Copy the listing verbatim, excluding any images found in it.

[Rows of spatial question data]
###

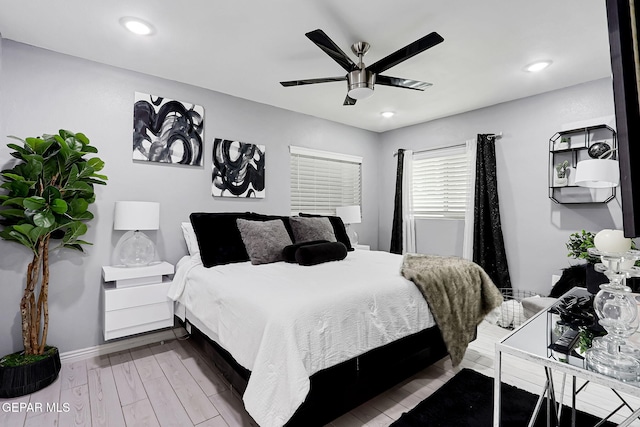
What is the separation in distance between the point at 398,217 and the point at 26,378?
4.48 metres

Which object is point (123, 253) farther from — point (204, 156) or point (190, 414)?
point (190, 414)

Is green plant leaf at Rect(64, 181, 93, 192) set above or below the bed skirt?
above

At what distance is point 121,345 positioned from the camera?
2898mm

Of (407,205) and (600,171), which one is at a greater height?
(600,171)

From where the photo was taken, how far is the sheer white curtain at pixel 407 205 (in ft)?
15.9

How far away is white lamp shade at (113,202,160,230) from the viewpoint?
2672 mm

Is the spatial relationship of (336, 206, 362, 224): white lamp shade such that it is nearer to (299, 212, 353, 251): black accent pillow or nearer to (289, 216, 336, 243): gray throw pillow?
(299, 212, 353, 251): black accent pillow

###

--- OUTPUT FOR THIS EXERCISE ---
What is the separation in distance between the point at 398,217 and the point at 26,378?
4.48 metres

Which object is point (123, 253) farther from — point (204, 156) or point (190, 414)?
point (190, 414)

Is green plant leaf at Rect(64, 181, 93, 192) set above or below the bed skirt?
above

At what distance is point 121,345 positioned from the camera?
2898mm

Of (407,205) and (600,171), which one is at a greater height?
(600,171)

From where the photo was taken, how far is the sheer white curtain at pixel 407 205 (in ft)?
15.9

How far away is white lamp shade at (113,202,160,230) from the viewpoint?
2672 mm

Is the spatial relationship of (336, 206, 362, 224): white lamp shade such that it is nearer to (299, 212, 353, 251): black accent pillow or nearer to (289, 216, 336, 243): gray throw pillow?
(299, 212, 353, 251): black accent pillow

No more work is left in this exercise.